Honestly though, the in-game requirements for becoming a dragon or avangion (achieve 20th level in psionicist or wizard, then dual-class to the other one and start all over again, and THEN start the ludicrously difficult 10-level transformation process) were so onerous I genuinely doubt whether they were ever legitimately achieved by a PC in-game.
 

Imaro

Legend
I was under the impression they just snipped the class listing from the original boxed set and put it out as a downloadable file after people complained about the class not being in the revised boxed set (which I'd always assumed was omitted on purpose). But that's presumptive on my part.
To be fair I think we are both presuming... and I can't definitively state I am any more correct than you are... but I feel like if they didn't want it to exist they wouldn't have released it... I think it also says something that people complained to actually get this option.
 

Staffan

Legend
(and became less likely to affect either as of the revised boxed set, when they changed defiling so that it happened when a spell was memorized rather than cast, for some reason).
As an aside, that was a really dumb change, negating both all previous portrayals of defiling and the reason why raiding tribes usually had defilers and farming/herding tribes preservers (a raiding tribe's wizard will mostly be active on someone else's home turf, and who cares about that?).

About as dumb as removing the ability of halflings to be illusionist preservers when they were already well-established in previous lore.
 

Minigiant

Legend
Supporter
I strong disagree with this. The existence of things like slavery in now way incentivize players to commit those sorts of acts in game. Not any more than murder and kidnapping do with the existence of those things in a normal game. When it comes to things like Defiling and being a Templar, that's no different than being a blackguard/anti-paladin or death domain cleric in the base game.
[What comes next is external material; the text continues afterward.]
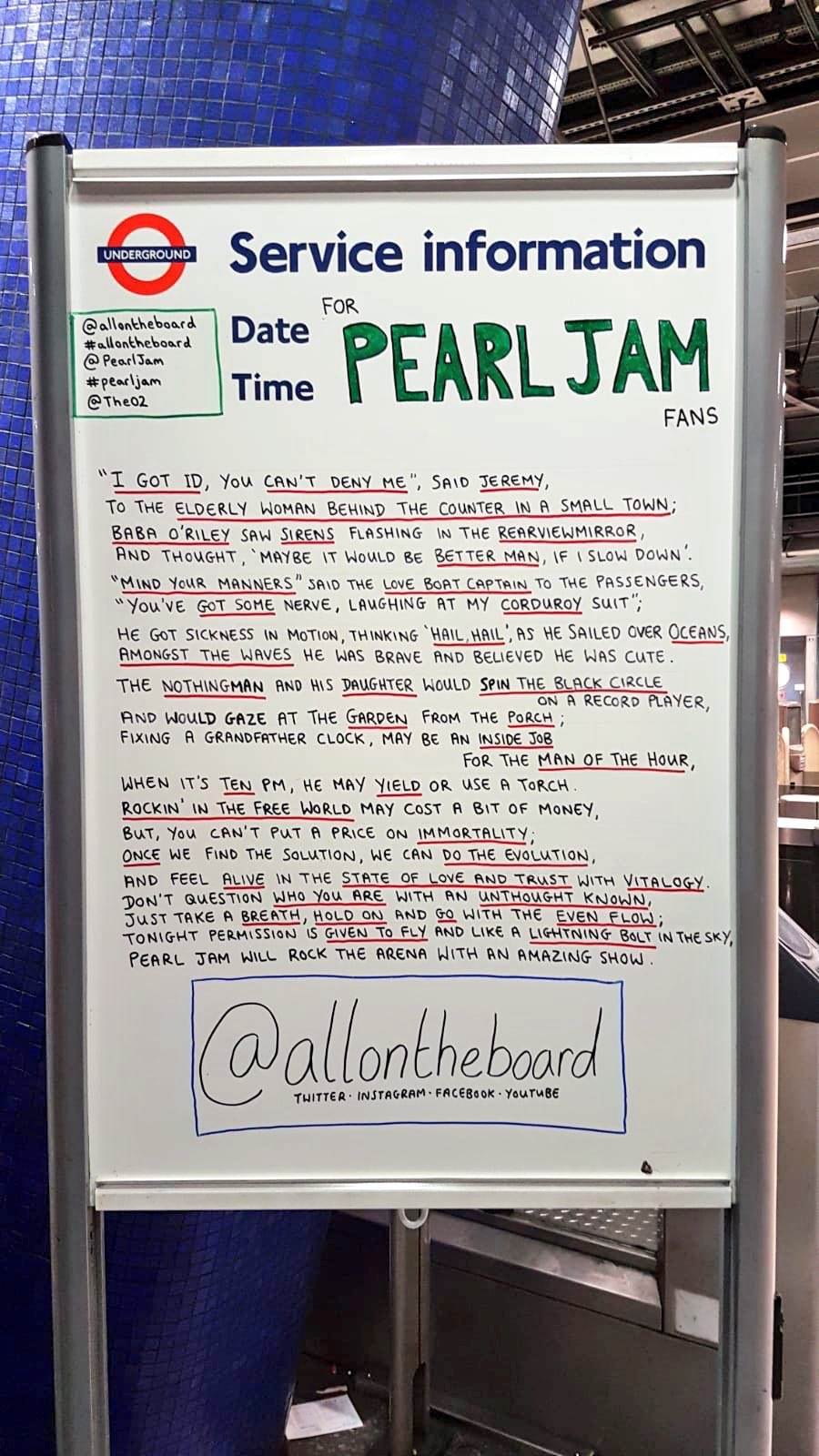 For @PearlJam and their fans poem by @allontheboard Tonight they will be rocking @TheO2 in #London. It's so good to have them back 🤘#PearlJam #PJLIVE2018 #EddieVedder #pearljamlive @MikeMcCreadyPJ @JeffAmentsArmy @SGossard #MattCameron @PearlJamOnLine #TheO2 #allontheboard https://t.co/l2s4mq8ixl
Since the beginning it has been assumed in all settings that the PCs will be heroes, but also provided some small number of things for those who wanted to play evil. Dark Sun is not greater than normal at these things. I just offers different paths than the standard anti-paladin or cleric of an evil god. It may seem like it's incentivizing things more because you're used to the traditional paths and so those don't stand out as much.
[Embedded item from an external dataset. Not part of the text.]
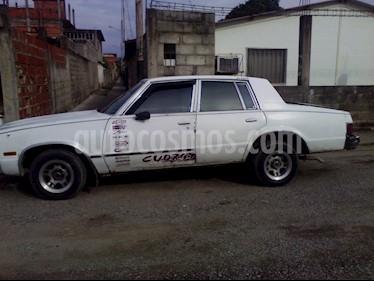 Chevrolet Malibu 8 cilindros usado (1982) color Blanco precio u$s1.300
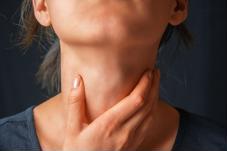 Nuốt nước bọt đau họng có phải là dấu hiệu amidan?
Again I say the issue is not existence but focus.

I may have had bad luck and ran into terrible DMs. But having over half the DMs I played with, knew, run for players I known, or ran campaigns I been told about heavily focus on the iffy aspects of them is not just a coincidence. DMs tend to go harder on a setting's themes and foci. They get looser or tighter with the theme's and foci's impact.
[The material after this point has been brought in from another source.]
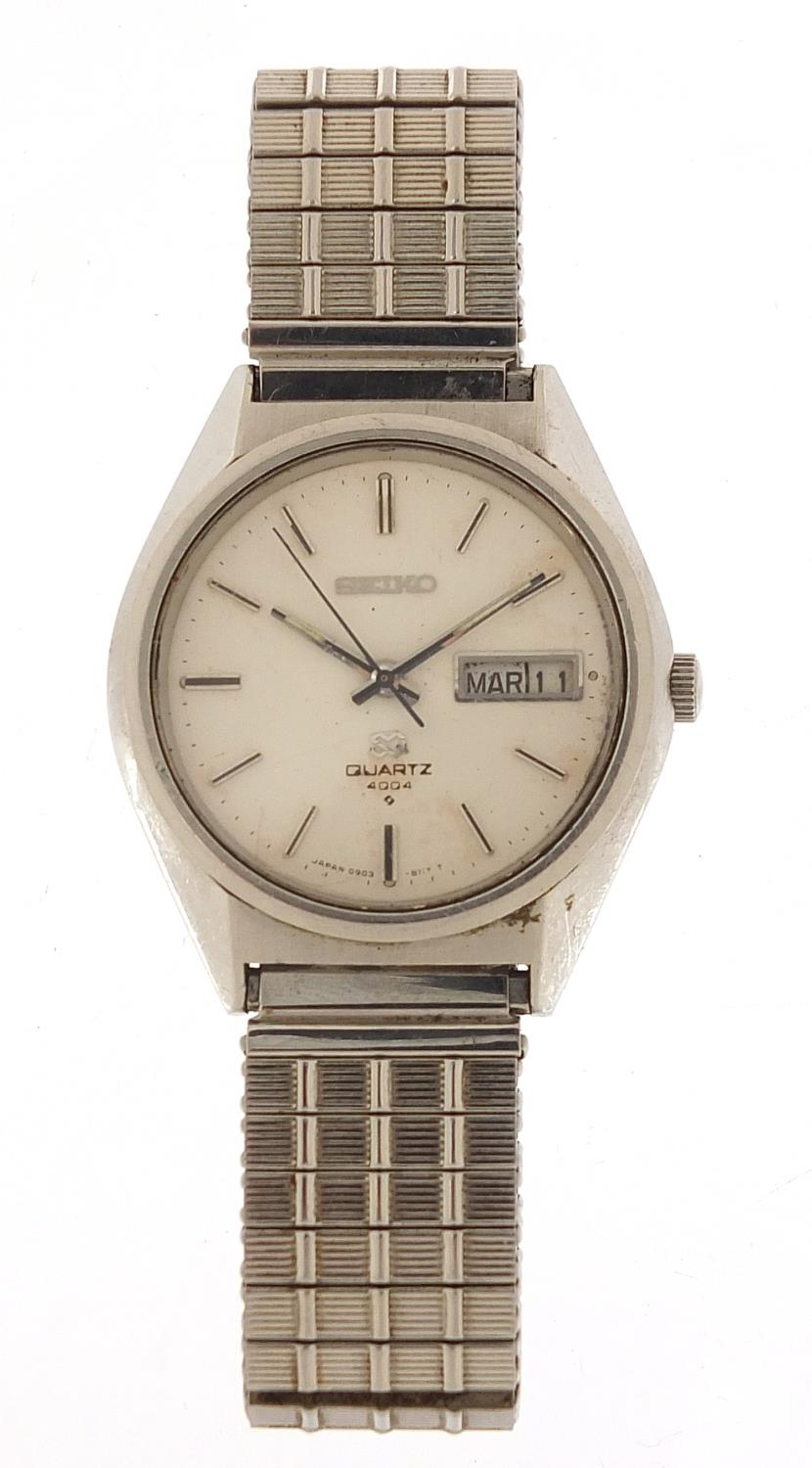 Seiko, vintage gentlemen's quartz wristwatch with day date aperture, numbered 6D0265, 35mm in - Image 2 of 6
Forgotten Realms and Dark Sun both have slavery, cannibalism, forcred breeding, nature destruction, and transformation via horrible acts. Only DS focuses it on it. FR doesn't focused on the ant-paladin, bloodknights, and supremacist rangers. It has evil necromacers, demon cultists, death clerics, and martial raiders.

And that's the crux of the issue. The iffy parts of FR, GH, Strixhaven, or Wildemount are less problematic in today's world than the iffy parts of DS.

So WOTC, a corparation focused of its visiblity, doesn't want to touch DS in case they mess up and or it doesn't sell enough to be worth the effort.

And you are right. We are used to the problematic parts of Forgotten Realms and Dragonlance. That's why WOTC supports them. We wont care about it as much.

It's unfair toeDark Sun. But the point of Dark Sun was to be different and subvert the tropes we were used to.

I mean, we are now having discussion on the issues with Dark Sun after 30 years. FR gets this every 6 months.